Using combinatorial arguments, the number of ways to assign $ N $ data points across $ M $ states (labels) is given by:

$$
W(a_1, a_2, \dots, a_M) = \frac{N!}{a_1! a_2! \dots a_M!}.
$$

Using **Lagrange multipliers** to enforce constraints (normalization and fixed average cost), we derive the probability:

$$
P(y = j) = \frac{e^{-\beta E_j}}{Z},
$$

where $ Z $ is the partition function.
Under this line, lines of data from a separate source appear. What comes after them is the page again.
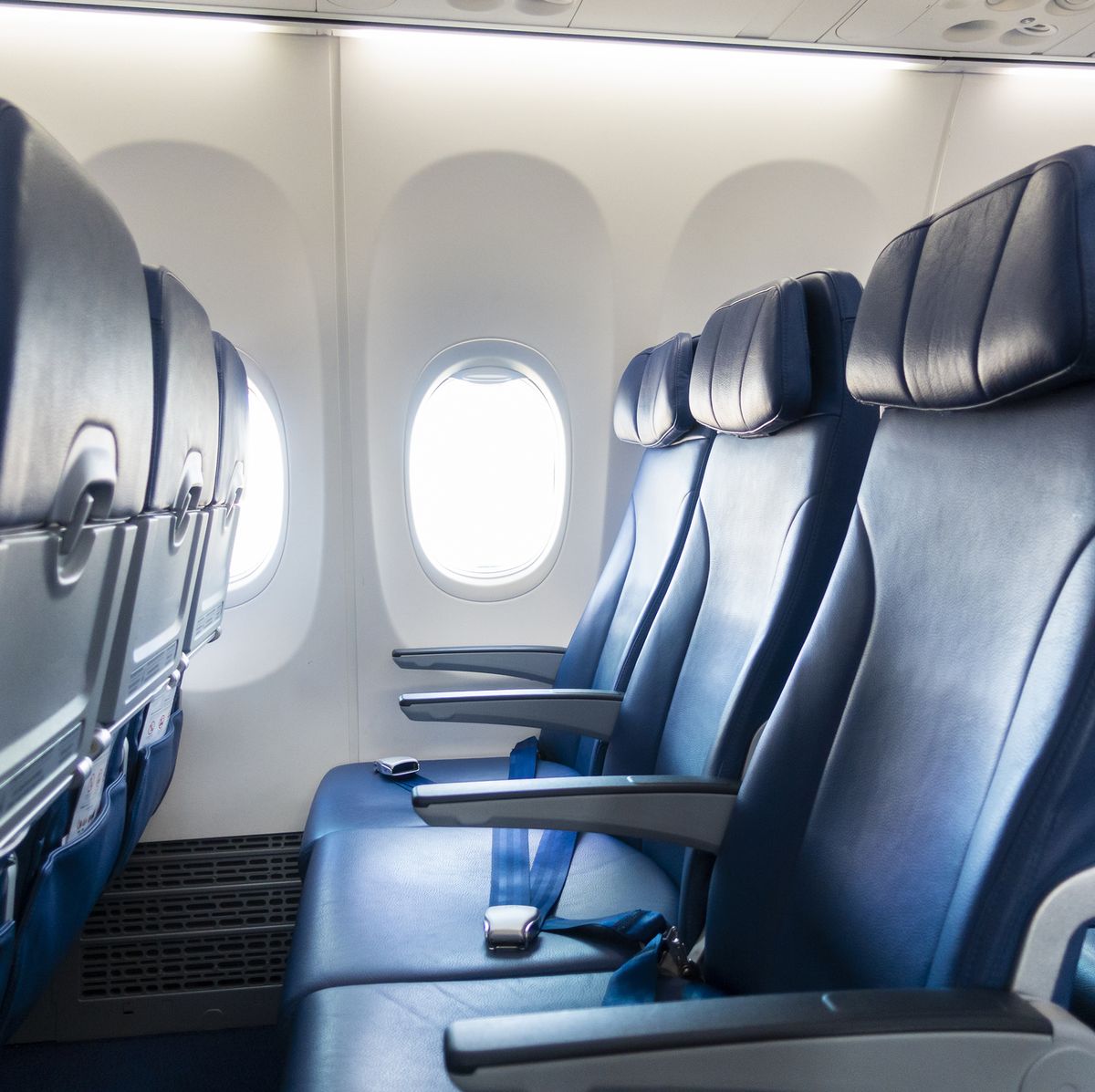 How to Clean Airplane Seats - How Do You Disinfect an Airplane Seat?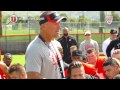 Utah Football First Day of Preseason Camp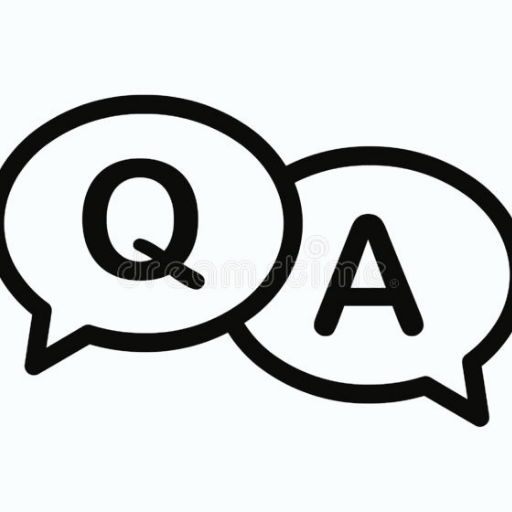 Entertaining Q&A logo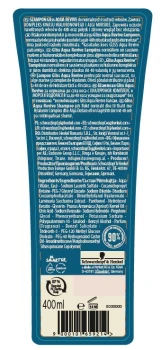 Szampon Gliss Aqua Revive 400ml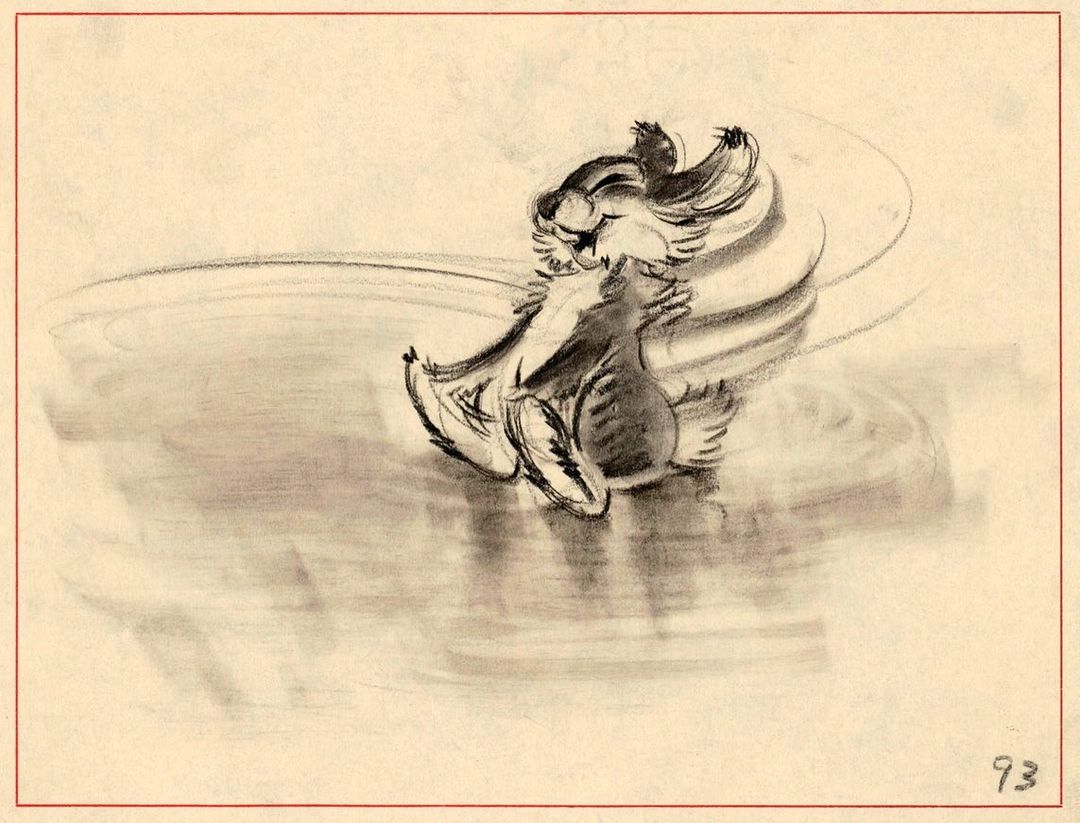 小鹿斑比剧照的剧照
This formulation naturally leads to the **softmax function**.

$$
\sum_{j=1}^{M} a_j X_j = X_{\text{total}}.
$$

To find the most probable configuration (i.e. the set $ \{a_j\} $) that maximizes the multiplicity $ W $, we maximize the logarithm of $ W $ (using Stirling’s approximation) subject to two constraints:
- **Normalization:** $ \sum_{j=1}^{M} a_j = N, $
- **Logit Constraint:** $ \sum_{j=1}^{M} a_j X_j = X_{\text{total}}. $

The corresponding Lagrangian is

$$
\mathcal{L} = \ln W + \alpha \left( \sum_{j=1}^{M} a_j - N \right) + \beta \left( \sum_{j=1}^{M} a_j X_j - X_{\text{total}} \right).
$$

Taking the derivative with respect to $ a_j $ and applying Stirling’s approximation (so that $ \frac{\partial \ln W}{\partial a_j} \approx -\ln a_j - 1 $), we have

$$
-\ln a_j - 1 + \alpha + \beta X_j = 0.
$$

Rearranging yields

$$
\ln a_j = \alpha' + \beta X_j,
$$

where $ \alpha' = \alpha - 1 $. Exponentiating both sides gives

$$
a_j = e^{\alpha'} e^{\beta X_j}.
$$

Normalization requires that

$$
\sum_{j=1}^{M} a_j = e^{\alpha'} \sum_{j=1}^{M} e^{\beta X_j} = N,
$$

so that

$$
e^{\alpha'} = \frac{N}{\sum_{j=1}^{M} e^{\beta X_j}}.
$$

Substituting back, the count for each state becomes

$$
a_j = \frac{N e^{\beta X_j}}{\sum_{k=1}^{M} e^{\beta X_k}}.
$$

Thus, the probability for a data point to be assigned to class $ j $ is

$$
P(y = j) = \frac{a_j}{N} = \frac{e^{\beta X_j}}{\sum_{k=1}^{M} e^{\beta X_k}}.
$$

If we absorb the Lagrange multiplier $ \beta $ into the definition of the logit (or set $ \beta = 1 $ by a suitable choice of units), this immediately recovers the familiar softmax function used in multiclass logistic regression:

$$
P(y = j | x) = \frac{e^{X_j}}{\sum_{k=1}^{M} e^{X_k}},
$$

with $ X_j = \beta_j x $ (including any bias terms as needed).